Before a company goes to 24/7 operations, they typically reserve the weekend for much of their maintenance work – run the equipment on the weekdays then shut down and fix everything on the weekends.
When a plant shifts to 24/7 operations, the first thought of maintenance people is “Where do we go now?” The weekend, their one time to do maintenance, is being taken up by production. Is this the end of preventative maintenance? Will maintenance now be restricted to small windows of opportunity such as line changeovers? And the biggest question is “How will we schedule maintenance people when we no longer know when we will have access to equipment?”
The answers to these questions are much simpler than most people anticipate.
To get to these answers we first need to break down maintenance into its three main components: (1) Corrective Maintenance, (2) Preventative Maintenance and (3) Project work. I will cover all three of these, and then use an example at the end.
On a 24/7 operation, everything is running all of the time. While there are plenty of exceptions to this (change-overs, sanitation etc.) we’ll consider production to be spread uniformly across all hours for this discussion.
Since corrective maintenance is not “scheduled”, it can be nearly impossible to predict with any accuracy. Therefore, we should consider an “event” requiring corrective maintenance to be random. That is to say, it is equally likely to occur at any time during the week. Under this type of condition, it is best to spread your resources around equally. From a corrective maintenance perspective, it makes no sense to staff differently on Saturday afternoons than on Wednesday nights.
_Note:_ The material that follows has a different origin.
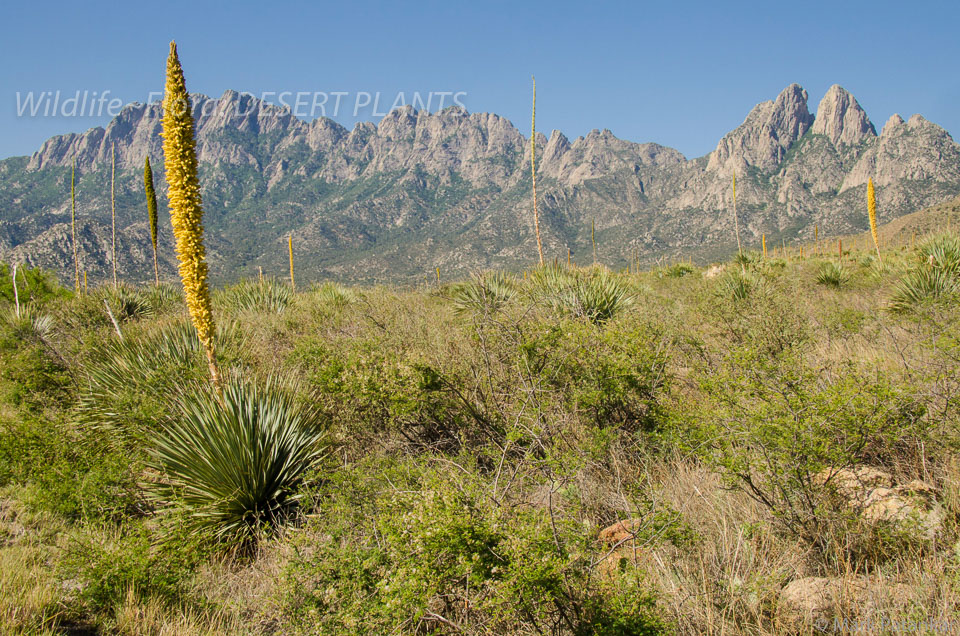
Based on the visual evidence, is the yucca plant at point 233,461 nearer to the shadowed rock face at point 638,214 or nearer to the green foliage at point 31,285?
the green foliage at point 31,285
When it comes to staffing levels, you will have to take into account things such as: (1) the likelihood of something breaking down, (2) the opportunity cost of delaying a repair (3) the cost of overstaffing when those people could be used more effectively elsewhere and (4) the availability of additional resources through callouts. The mistake most people make is to overstaff the corrective maintenance crews. They need to realize that they will never have enough people to always ensure there are enough people to handle every possible contingency. It is better to have an effective plan for augmenting your crew in an emergency.
This is actually easier to do on a 24/7 schedule that on a 5-day schedule. On a 5-day schedule, you are essentially committed to “pit stop” maintenance. You only have a very little window to fix everything so you throw all of your resources at it during that time. Hopefully, you get enough things fixed so the plant can run well the next week.
On a 24/7 schedule, you still have maintenance to do, but you no longer have to do it all on the weekend. Now you can spread it out during the week. As a maintenance person, you’d rather do preventative maintenance during the day shift on weekdays. Not only is this the preferred schedule for your people, it is also when you have the most resources available. On Monday through Friday day shifts, you will have greater access to vendors, parts suppliers and engineers.
This all points towards scheduling as much preventative maintenance as possible during Monday through Friday day shift. Of course, there should always be preventative maintenance assigned to other shifts throughout the week so maintenance people will be productive if there is no corrective maintenance needing their attention.
Project Work is like preventative maintenance in that it is best done during the weekdays when the most outside resources are available. Unlike preventative maintenance, project work often requires several consecutive days or weeks of work to be accomplished. It is best started, maintained and completed by the same people to minimize any loss of information during turnovers between crews. To do this, you will want to use 8-hour workdays where the project people come to work and advance the project every day, five days a week.
You will notice that the top schedule uses 18 people. It is most heavily staffed on the day shift. The three people on the night shift is a “signal” as to what the minimum acceptable staffing should be at any time.
Most companies that go to a 24/7 schedule will take the top maintenance schedule and just throw it away. They think that going from a 3-crew schedule to a 4-crew schedule means that everyone will go to the new schedule and that they need to add 33% more people. In this instance, that would mean a total staffing of 24 maintenance people (6 up from the original 18).
The reality is that maintenance is about to become more, not less efficient. Because of this, an increase of 33% does not make sense. (Note: most maintenance crews feel they are understaffed. While they may be right, my point here is that the schedule itself should not require an additional 33% staffing)
In the second schedule, I use 3 people as the minimum needed for corrective maintenance. I create a 4-crew 12-hour schedule and put 3 people on each of these crews. I then add 1 additional person and put a total to 7 people on the Monday through Friday schedule. These will be my preventative maintenance and project people. Where did I get the number of “1” for how many extra people I need? The original schedule shows that they are using 10 people on the day shift Monday through Friday. By putting 7 people on the Monday through Friday and adding the three that will also be there because of the 24/7 schedule, I end up with the 10 people I need.
Now, there will be overtime. Things will break down and people will have to be called it when it gets too bad. However, that is the nature of the beast if you have chosen a career in maintenance. The good news is that most weekends will now be freed up and most maintenance will take place where the most resources are available.